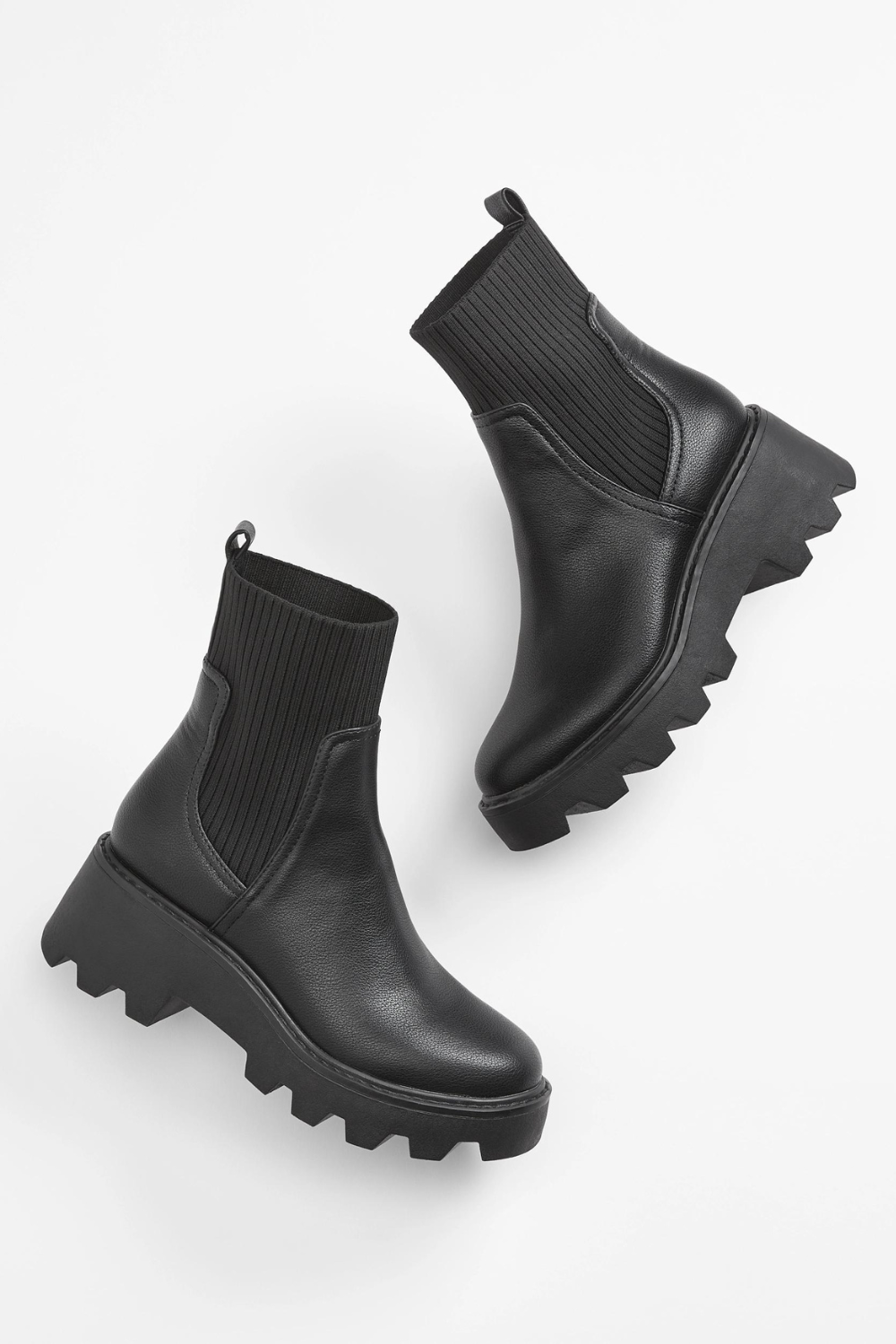 Dolce Vita Villa Ankle Boots
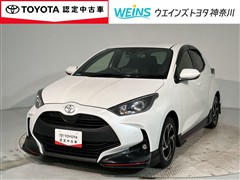 ヤリス X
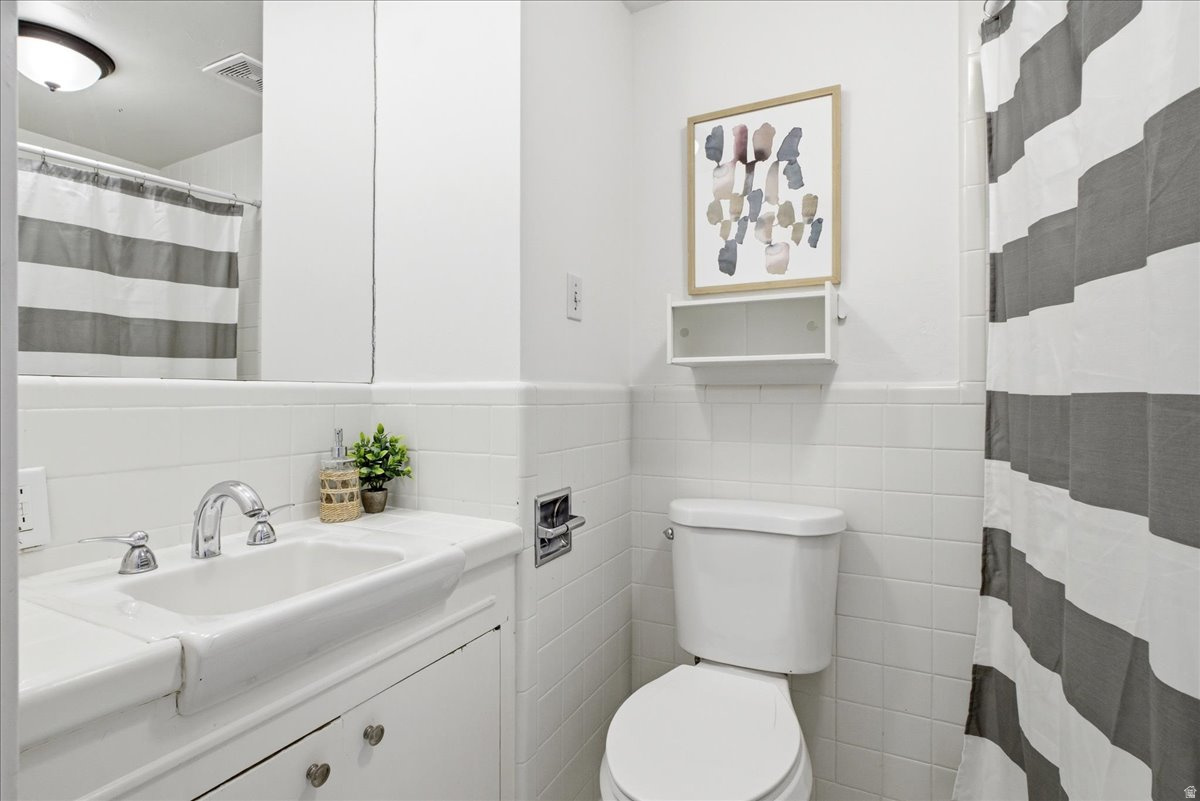 WASATCH TOWERS - Residential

────────────────────

What you return should be the full listing, unchanged, minus the pictures.

 Dolce Vita Villa Ankle Boots
 ヤリス X
 WASATCH TOWERS - Residential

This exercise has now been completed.